# [HOW TO COMPLETE THIS TASK]
Your reply should set down word for word each line below from the one with "common name: vervet monkey" through the final line, both included, but none of the pictures.

# [RECORDS TO USE]
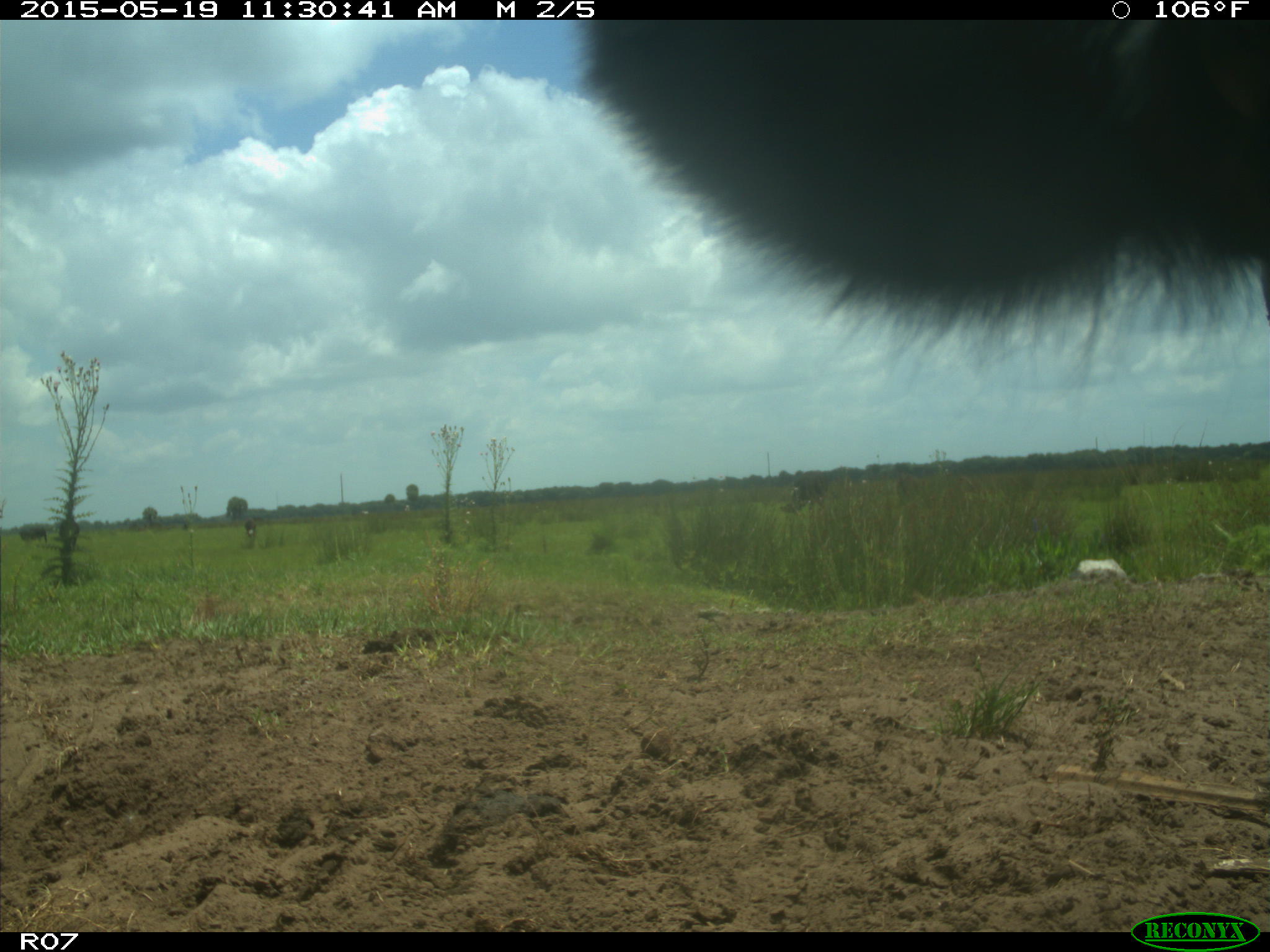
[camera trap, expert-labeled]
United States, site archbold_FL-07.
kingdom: Animalia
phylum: Chordata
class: Mammalia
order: Artiodactyla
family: Bovidae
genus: Bos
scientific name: Bos taurus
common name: domestic cow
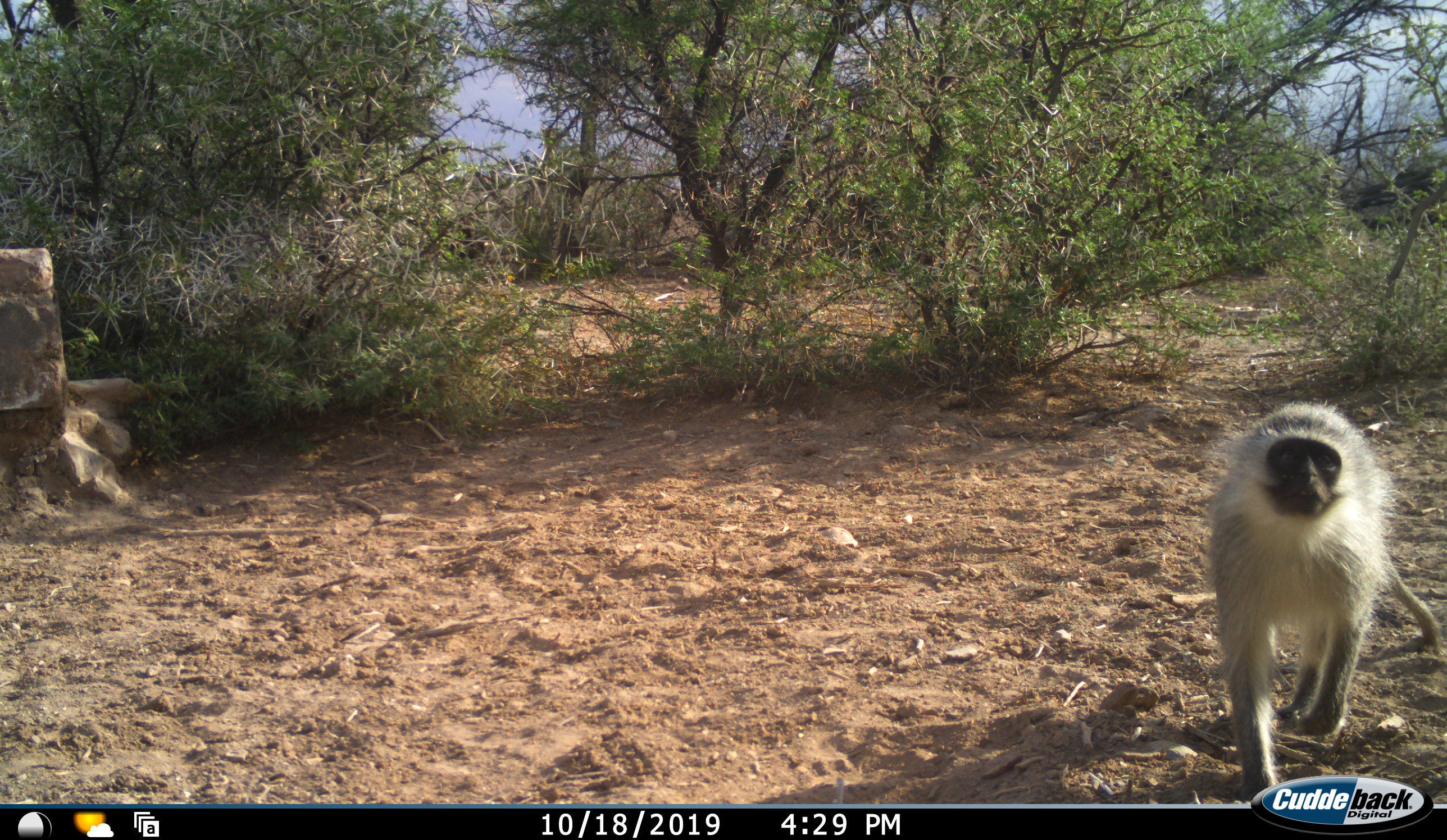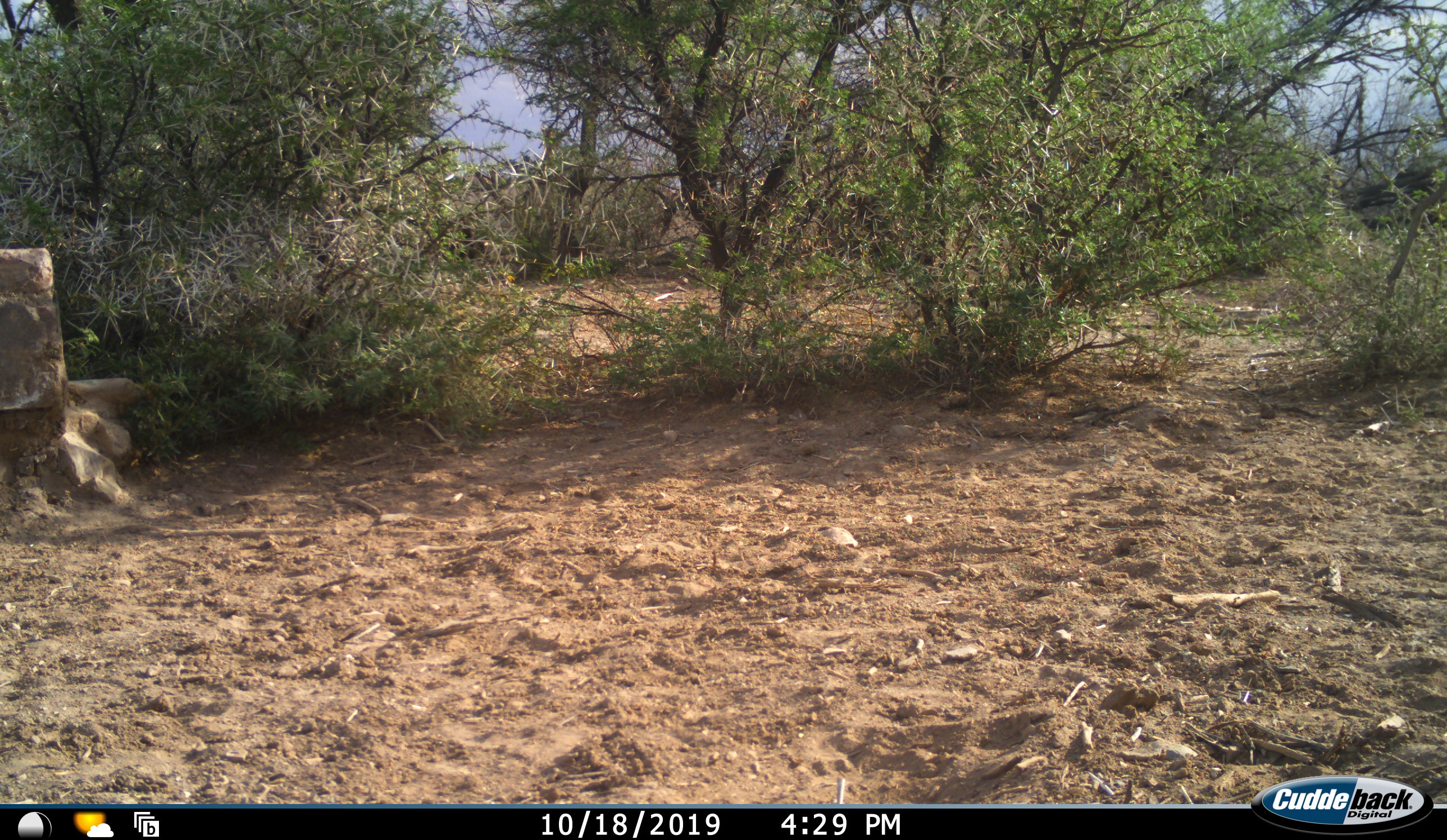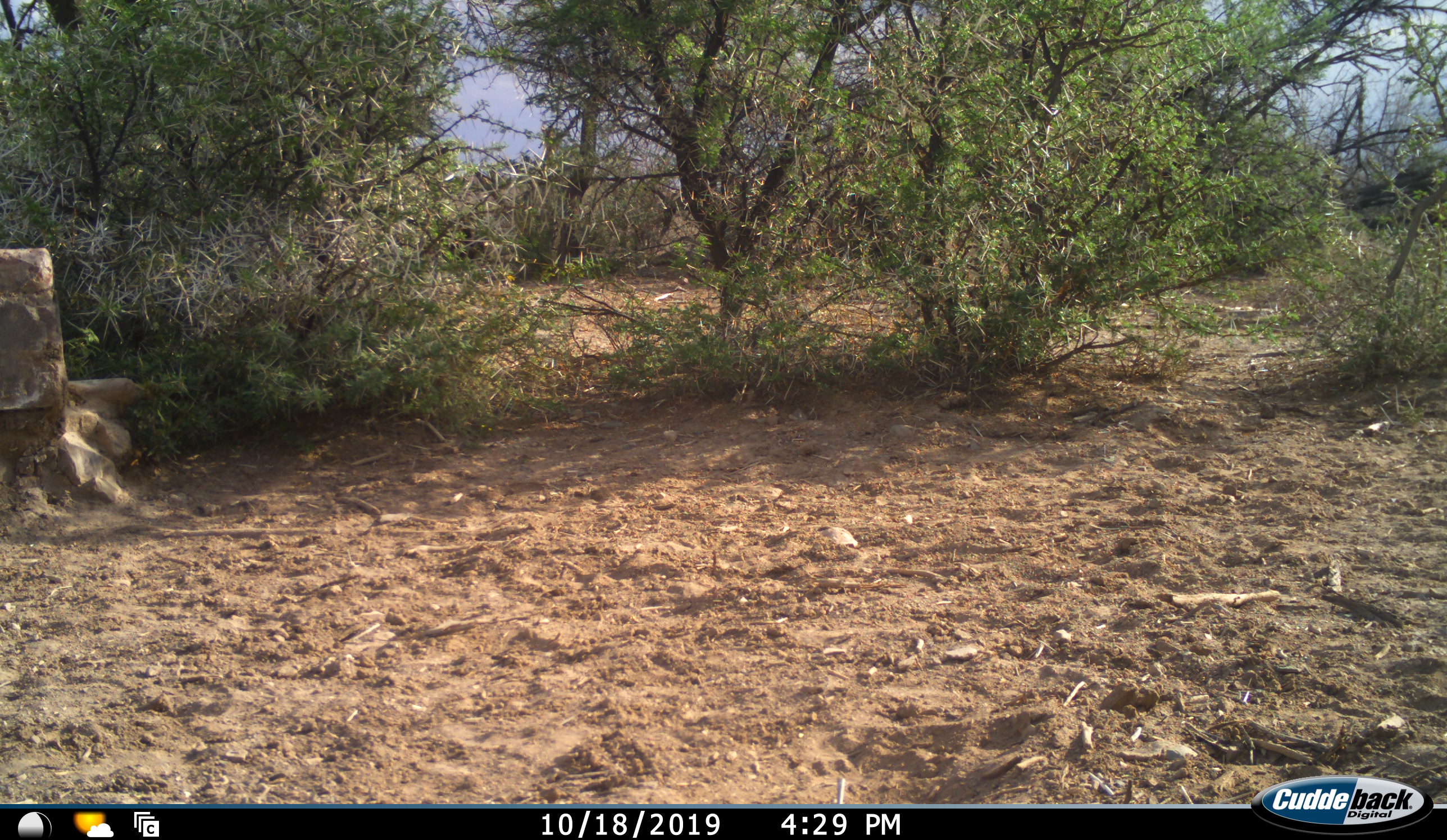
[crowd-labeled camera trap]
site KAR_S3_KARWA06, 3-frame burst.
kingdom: Animalia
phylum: Chordata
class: Mammalia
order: Primates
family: Cercopithecidae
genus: Chlorocebus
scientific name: Chlorocebus pygerythrus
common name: vervet monkey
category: monkeyvervet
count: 1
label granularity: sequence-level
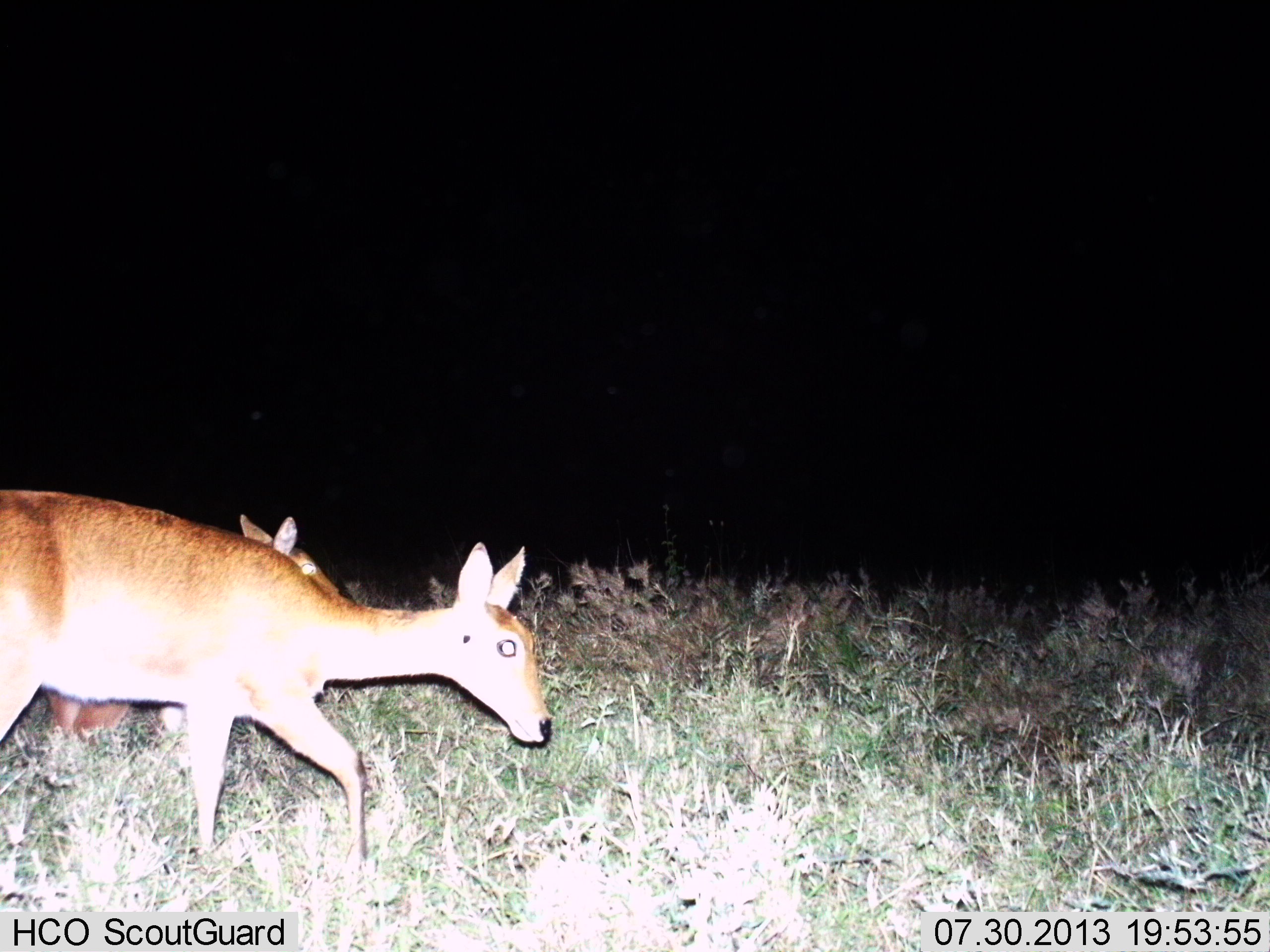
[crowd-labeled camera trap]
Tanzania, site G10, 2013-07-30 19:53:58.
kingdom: Animalia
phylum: Chordata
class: Mammalia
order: Artiodactyla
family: Bovidae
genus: Redunca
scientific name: Redunca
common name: reedbuck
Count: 2.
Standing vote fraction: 30%.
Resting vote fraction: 0%.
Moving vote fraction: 80%.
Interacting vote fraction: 0%.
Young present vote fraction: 10%.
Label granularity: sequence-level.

# [EXERCISE OUTPUT]
common name: vervet monkey
category: monkeyvervet
count: 1
label granularity: sequence-level
[crowd-labeled camera trap]
Tanzania, site G10, 2013-07-30 19:53:58.
kingdom: Animalia
phylum: Chordata
class: Mammalia
order: Artiodactyla
family: Bovidae
genus: Redunca
scientific name: Redunca
common name: reedbuck
Count: 2.
Standing vote fraction: 30%.
Resting vote fraction: 0%.
Moving vote fraction: 80%.
Interacting vote fraction: 0%.
Young present vote fraction: 10%.
Label granularity: sequence-level.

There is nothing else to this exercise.